Relatives of protesters killed during the 2008 post-election unrest in Yerevan and supporters of former President Levon Ter-Petrosian have deplored the Armenian government’s choice of a candidate to replace one of the three Constitutional Court judges controversially dismissed last month.
The government formally nominated Vahram Avetisian, a senior law professor at Yerevan State University (YSU), to the court last week and expects the Armenian parliament to confirm him in the coming weeks. Prime Minister Nikol Pashinian’s My Step bloc enjoys a comfortable majority in the National Assembly.
Eight relatives of the unrest victims and 50 current and former activists imprisoned during the 2008 crackdown on the Ter-Petrosian-led opposition issued at the weekend a joint petition urging the government to withdraw Avetisian’s nomination.
In particular, the signatories, among them several senior members of Ter-Petrosian’s Armenian National Congress (HAK) party, argued that his father, Davit Avetisian, upheld prison sentences handed to opposition members and supporters when he served as a senior Court of Cassation judge from 2008-2016.
They said that Vahram Avetisian cannot act independently and impartially also because he has never publicly condemned Armenia’s former ruling regime and its use of force against protesters who challenged the official results of the February 2008 presidential election in which Ter-Petrosian was the main opposition candidate.
One of the signatories, Grigor Voskerchian, is a member of the HAK’s governing board who was arrested in 2008 and spent 18 months in prison. “My personal interest is to see an independent person elected to the Constitutional Court,” he said.
“If [Avetisian] is appointed a Constitutional Court judge he will definitely deal with some issues related to his father,” Voskerchian told RFE/RL’s Armenian service on Monday. “If he doesn’t want to bear responsibility for [decisions made by] his father he should make a statement.”
Avetisian dismissed the objections to his candidacy on Sunday, saying that they are fuelled by individuals motivated by their “parochial and factional interests.” In a Facebook post, the nominee said he finds it “pointless” to argue with them.
Responding to the criticism, Pashinian’s press secretary, Mane Gevorgian, said the government’s decision to pick Avetisian was based on his professional background and track record. “Mr. Avetisian’s candidacy will be discussed in the National Assembly, and deputies will have a chance to ask all questions preoccupying the public and receive answers to them from Mr. Avetisian,” said Gevorgian.

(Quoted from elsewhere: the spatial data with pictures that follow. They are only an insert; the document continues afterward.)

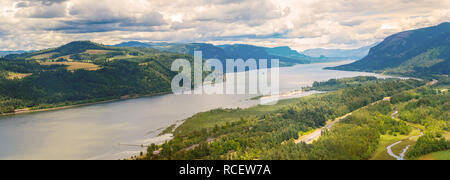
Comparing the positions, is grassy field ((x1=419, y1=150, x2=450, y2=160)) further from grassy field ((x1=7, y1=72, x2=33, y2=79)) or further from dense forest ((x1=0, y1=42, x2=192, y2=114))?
grassy field ((x1=7, y1=72, x2=33, y2=79))

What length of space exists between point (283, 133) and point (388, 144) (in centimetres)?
1481

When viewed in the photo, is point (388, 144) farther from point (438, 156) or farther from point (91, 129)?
point (91, 129)

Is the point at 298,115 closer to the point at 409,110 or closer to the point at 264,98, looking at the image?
the point at 409,110

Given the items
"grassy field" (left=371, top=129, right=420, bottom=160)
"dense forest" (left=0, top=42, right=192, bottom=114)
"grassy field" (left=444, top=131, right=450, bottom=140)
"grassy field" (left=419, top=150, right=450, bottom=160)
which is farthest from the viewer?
"dense forest" (left=0, top=42, right=192, bottom=114)

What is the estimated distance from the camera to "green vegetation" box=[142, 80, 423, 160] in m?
43.0

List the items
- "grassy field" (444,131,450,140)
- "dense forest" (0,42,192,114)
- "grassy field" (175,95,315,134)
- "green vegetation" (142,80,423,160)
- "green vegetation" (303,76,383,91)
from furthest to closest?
"green vegetation" (303,76,383,91), "dense forest" (0,42,192,114), "grassy field" (175,95,315,134), "grassy field" (444,131,450,140), "green vegetation" (142,80,423,160)

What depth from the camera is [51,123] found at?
7700 centimetres

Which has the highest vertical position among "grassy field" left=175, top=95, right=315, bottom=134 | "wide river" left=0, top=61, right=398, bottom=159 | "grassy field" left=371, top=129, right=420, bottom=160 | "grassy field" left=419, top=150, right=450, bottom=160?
"grassy field" left=419, top=150, right=450, bottom=160

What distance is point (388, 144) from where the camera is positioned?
1913 inches

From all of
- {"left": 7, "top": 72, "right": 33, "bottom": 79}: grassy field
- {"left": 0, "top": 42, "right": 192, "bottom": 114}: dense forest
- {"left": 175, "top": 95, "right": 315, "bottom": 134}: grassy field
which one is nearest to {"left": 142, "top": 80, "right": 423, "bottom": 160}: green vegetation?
{"left": 175, "top": 95, "right": 315, "bottom": 134}: grassy field

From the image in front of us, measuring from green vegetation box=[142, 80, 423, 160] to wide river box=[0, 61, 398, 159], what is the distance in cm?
716

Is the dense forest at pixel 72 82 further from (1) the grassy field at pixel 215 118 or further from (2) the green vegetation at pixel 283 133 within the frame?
(2) the green vegetation at pixel 283 133

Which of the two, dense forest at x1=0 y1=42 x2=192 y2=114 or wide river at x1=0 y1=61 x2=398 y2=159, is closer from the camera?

Lilit Makunts, My Step’s parliamentary leader, said she and other pro-government lawmakers will likely meet Avetisian next week and ask him to set the record straight. Makunts stressed at the same time that Avetisian has “no direct connection” with any of the politically motivated court verdicts stemming from the 2008 bloodshed and arrests.
Pashinian played a key role in Ter-Petrosian’s 2007-2008 opposition movement and was among the ex-president’s political allies imprisoned in the post-election crackdown. He fell out with Ter-Petrosian after being released from jail in 2011.
President Armen Sarkissian and an assembly of Armenia’s judges are due to name two other nominees for the Constitutional Court.
The parliament approved last month constitutional amendments calling the gradual resignation of seven of the court’s nine members installed before April 2018. Three of them are to resign with immediate effect. Also, Hrayr Tovmasian must quit as court chairman but remain a judge.
Tovmasian and the ousted judges have refused to step down, saying that their removal is illegal. They have appealed to the European Court of Human Rights (ECHR) to have them reinstated.